E’ vero, una delle lezioni sulla assurdità della guerra è proprio la lunga vicenda del Vietnam, quando gli USA hanno a lungo tentato di costringere quel paese a subire governanti loro graditi. Erano ispirati (in buona o cattiva fede) dalla infausta “teoria del domino”, secondo cui se il Vietnam diveniva comunista altri paesi lo sarebbero necessariamente diventati, uno dopo l’altro, in una catena destinata ad avvinghiare l’intero globo imponendovi crudeli dittature. Oggi ci si va tranquillamente in vacanza, magari spendendo benvenuti dollari!
Naturalmente, nessuno va idealizzato, neppure i vietnamiti: appena vinta la guerra di liberazione hanno invaso la Cambogia – pur guidata dalla stessa loro ideologia e già loro alleata in quella guerra – occupandone vaste zone fino alla Capitale, e affrontando e reprimendo una vasta guerriglia partigiana.
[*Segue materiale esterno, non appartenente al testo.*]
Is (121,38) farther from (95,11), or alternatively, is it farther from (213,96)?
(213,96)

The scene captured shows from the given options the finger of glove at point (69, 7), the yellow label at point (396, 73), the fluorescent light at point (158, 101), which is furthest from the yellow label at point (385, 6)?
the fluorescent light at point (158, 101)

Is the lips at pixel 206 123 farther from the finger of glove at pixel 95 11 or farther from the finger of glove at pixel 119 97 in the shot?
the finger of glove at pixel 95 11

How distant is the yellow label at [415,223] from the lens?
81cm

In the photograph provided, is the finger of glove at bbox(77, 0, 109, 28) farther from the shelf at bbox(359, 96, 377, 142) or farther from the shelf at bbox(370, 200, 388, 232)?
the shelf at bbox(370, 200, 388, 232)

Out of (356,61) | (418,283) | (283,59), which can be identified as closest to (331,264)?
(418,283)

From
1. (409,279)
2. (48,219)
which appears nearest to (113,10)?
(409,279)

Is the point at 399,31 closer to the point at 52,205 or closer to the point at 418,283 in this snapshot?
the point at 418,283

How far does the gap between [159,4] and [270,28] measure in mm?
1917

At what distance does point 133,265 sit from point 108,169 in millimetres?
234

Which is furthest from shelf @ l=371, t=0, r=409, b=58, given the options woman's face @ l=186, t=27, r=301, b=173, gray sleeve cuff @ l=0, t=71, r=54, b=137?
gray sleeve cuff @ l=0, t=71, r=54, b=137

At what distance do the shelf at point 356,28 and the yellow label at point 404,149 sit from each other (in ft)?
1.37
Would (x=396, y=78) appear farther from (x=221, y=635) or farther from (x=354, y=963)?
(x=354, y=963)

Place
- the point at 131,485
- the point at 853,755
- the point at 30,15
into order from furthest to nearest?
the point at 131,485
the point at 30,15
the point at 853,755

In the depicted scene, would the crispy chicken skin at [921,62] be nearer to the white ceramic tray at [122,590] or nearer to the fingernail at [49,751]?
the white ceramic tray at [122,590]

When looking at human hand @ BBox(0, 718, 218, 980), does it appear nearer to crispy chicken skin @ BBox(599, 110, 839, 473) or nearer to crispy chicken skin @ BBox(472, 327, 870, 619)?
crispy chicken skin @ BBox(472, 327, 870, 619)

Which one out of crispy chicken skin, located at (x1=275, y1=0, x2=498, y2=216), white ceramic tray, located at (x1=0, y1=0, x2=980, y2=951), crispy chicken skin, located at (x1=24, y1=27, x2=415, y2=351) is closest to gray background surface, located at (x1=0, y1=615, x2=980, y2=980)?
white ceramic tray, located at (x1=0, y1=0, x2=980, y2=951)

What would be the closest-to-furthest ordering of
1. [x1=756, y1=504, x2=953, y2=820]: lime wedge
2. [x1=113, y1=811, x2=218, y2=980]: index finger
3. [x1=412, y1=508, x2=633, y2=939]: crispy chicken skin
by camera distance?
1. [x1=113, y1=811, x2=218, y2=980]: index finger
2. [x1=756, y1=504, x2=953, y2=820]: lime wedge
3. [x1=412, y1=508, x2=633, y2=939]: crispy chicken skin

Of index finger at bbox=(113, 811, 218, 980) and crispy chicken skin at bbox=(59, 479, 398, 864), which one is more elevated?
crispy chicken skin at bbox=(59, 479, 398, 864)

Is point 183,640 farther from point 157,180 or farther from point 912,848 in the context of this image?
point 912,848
Sempre naturalmente, avevano buone ragioni, oltre a certe dispute di confine: il regime cambogiano dei “Khmer rossi” , versione particolarmente feroce della comune ideologia – guida, pare fosse indifendibile. (E poi si sono difesi molto bene da un attacco della Cina).
Ci libereremo mai della guerra come strumento decisionale nelle controversie e divergenze internazionali? Ogni Stato gestisce e controlla la violenza al proprio interno, ma non subisce a sua volta controlli; e forse non può subirli (al di là delle imposizioni che arrivano da uno Stato più forte). I tentativi di istituire e sostenere regole tramite entità sovranazionali – Società delle Nazioni, ONU – hanno ampiamente dimostrato i loro limiti.